De toeristische sector heeft klappen gekregen, en ook Bobby’s Motel moest langer gesloten blijven dan gepland. De release van het debuutalbum van het Canadese Pottery werd zoals zo vele andere albums uitgesteld, maar ondertussen hebben we al bijna een week kunnen overnachten in ‘Welcome to Bobby’s motel’. En we blijven graag nog een paar nachtjes slapen.
Niet dat de kamers zo veel voorstellen, het uitzicht oogverblindend is of het ontbijt om over naar huis te schrijven is. Wel voelt het allemaal uitermate vertrouwd aan, alsof we hier altijd al onze vakanties versleten. Pottery maakt het soort postpunk / newwave waar je coole nonkel fan van is en die jij eigenlijk ook steeds meer begint te appreciëren. Vooral namen uit de iconische New Yorkse CBGB-club zoals Talking Heads, Blondie en Television duiken op in het referentiekader.
De vergelijkingen stoppen echter niet in het verleden. Qua recente bands komt Parquet Courts het dichtst in de buurt. Pottery tourde al met hen en schakelde hun oude producer Jonathan Schenke in, die ook al met bevriende postpunkers Bodega samenwerkte. Het zorgt voor extra herkenbaarheid voor al wie ook in de 21ste eeuw de New Yorkse postpunkscene volgt.
Dat zou natuurlijk al snel als onorigineel en suf bestempeld kunnen worden, ware het niet dat de nummers zo verdomd goed en catchy zijn.
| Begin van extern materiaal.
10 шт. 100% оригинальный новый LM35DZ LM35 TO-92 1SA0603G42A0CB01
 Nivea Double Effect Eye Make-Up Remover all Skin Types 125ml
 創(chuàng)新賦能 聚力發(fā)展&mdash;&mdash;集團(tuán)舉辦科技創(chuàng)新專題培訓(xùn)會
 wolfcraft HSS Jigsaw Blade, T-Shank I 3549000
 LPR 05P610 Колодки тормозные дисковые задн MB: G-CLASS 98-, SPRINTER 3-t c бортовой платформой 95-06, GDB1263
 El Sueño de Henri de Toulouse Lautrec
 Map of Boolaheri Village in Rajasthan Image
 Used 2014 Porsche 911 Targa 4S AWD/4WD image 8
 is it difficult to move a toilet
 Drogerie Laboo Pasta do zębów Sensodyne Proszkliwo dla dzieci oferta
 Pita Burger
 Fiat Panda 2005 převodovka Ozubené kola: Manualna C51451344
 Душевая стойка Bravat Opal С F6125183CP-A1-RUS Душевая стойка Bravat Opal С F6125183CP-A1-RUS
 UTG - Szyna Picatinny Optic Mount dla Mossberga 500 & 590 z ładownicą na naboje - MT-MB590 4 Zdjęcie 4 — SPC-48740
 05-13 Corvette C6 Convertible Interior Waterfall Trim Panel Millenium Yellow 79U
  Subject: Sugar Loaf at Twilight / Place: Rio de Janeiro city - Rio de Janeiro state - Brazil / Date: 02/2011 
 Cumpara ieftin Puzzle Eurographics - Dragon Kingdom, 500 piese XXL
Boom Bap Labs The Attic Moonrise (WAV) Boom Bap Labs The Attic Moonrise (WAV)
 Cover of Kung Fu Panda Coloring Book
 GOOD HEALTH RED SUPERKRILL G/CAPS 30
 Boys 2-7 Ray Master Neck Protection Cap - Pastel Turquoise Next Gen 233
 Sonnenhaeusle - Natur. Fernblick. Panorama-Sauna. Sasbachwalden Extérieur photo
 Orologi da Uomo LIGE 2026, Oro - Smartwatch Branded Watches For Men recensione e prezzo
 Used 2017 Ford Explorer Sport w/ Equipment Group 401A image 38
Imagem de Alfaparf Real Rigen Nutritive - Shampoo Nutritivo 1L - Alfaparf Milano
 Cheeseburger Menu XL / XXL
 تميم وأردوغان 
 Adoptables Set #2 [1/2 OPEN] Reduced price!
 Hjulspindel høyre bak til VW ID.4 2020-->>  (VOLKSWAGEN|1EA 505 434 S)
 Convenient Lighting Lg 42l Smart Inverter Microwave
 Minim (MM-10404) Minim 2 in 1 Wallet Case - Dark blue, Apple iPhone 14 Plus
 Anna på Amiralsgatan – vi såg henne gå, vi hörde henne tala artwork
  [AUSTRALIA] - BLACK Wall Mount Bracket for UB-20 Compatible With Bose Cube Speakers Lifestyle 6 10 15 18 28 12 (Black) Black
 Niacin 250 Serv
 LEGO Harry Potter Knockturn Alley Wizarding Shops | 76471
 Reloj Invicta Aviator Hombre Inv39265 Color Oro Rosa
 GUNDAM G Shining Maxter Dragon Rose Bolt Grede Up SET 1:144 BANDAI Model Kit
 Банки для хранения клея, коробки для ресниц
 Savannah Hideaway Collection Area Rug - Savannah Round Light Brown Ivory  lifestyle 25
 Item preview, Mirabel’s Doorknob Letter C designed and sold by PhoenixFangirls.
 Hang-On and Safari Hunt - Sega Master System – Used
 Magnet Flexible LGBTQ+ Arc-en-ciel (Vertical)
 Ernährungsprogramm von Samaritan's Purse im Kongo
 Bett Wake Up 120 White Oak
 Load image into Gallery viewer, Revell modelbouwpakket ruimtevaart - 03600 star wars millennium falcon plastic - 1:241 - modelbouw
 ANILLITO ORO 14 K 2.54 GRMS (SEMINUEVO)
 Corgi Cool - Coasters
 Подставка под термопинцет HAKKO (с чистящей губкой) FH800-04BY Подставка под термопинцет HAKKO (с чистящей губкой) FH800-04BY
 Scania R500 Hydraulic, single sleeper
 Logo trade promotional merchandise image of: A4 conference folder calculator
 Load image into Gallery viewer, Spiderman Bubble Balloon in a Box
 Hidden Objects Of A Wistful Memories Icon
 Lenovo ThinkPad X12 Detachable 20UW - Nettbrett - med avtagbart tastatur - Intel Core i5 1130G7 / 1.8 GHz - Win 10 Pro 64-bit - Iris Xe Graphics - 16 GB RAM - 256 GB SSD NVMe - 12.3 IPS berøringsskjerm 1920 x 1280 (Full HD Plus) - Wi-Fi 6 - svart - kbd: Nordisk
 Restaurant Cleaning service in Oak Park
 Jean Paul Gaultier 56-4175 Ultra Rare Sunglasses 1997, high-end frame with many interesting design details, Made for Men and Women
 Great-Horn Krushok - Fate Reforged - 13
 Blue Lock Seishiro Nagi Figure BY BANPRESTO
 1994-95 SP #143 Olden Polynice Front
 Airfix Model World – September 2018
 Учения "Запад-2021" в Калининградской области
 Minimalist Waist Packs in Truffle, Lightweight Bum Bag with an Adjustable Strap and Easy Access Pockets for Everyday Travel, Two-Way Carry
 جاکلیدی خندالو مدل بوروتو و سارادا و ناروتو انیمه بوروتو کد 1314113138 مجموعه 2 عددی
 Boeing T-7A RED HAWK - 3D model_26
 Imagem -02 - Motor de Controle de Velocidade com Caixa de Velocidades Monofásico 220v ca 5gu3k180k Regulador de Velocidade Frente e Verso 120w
Ik omschrijf dit debuut gemakshalve als de beste Talking Heads-plaat die Talking Heads dit jaar niet uitbrengt, en dat is voor zowel Pottery als Talking Heads een compliment. Luister naar ‘Hot heater’ (die tempowissel halverwege) of de dolle rit die ‘Texas drums pt I & II’ is. Tenzij je allergisch bent aan koebellen ga je hier heel goed op gaan. Ook het nijdige ‘Under the wires’, de samenzang in het hinkelende ‘What’s in fashion’ en het intens nerveuze ‘Take your time’ maken het moeilijk om stil te blijven zitten. Afsluiter ‘Hot like jungle’ doet de deur van dit motel zachtjes dicht, maar je hebt meteen zin om blokje rond te lopen en weer naar binnen te stormen.
Met dit debuut maakt Pottery meteen indruk. Het vijftal bewijst dat originaliteit of vernieuwing niet essentieel zijn wanneer je over een verzameling steengoeie nummers beschikt. Hopelijk kunnen we er snel op zweten in een volgepakte club of festivaltent.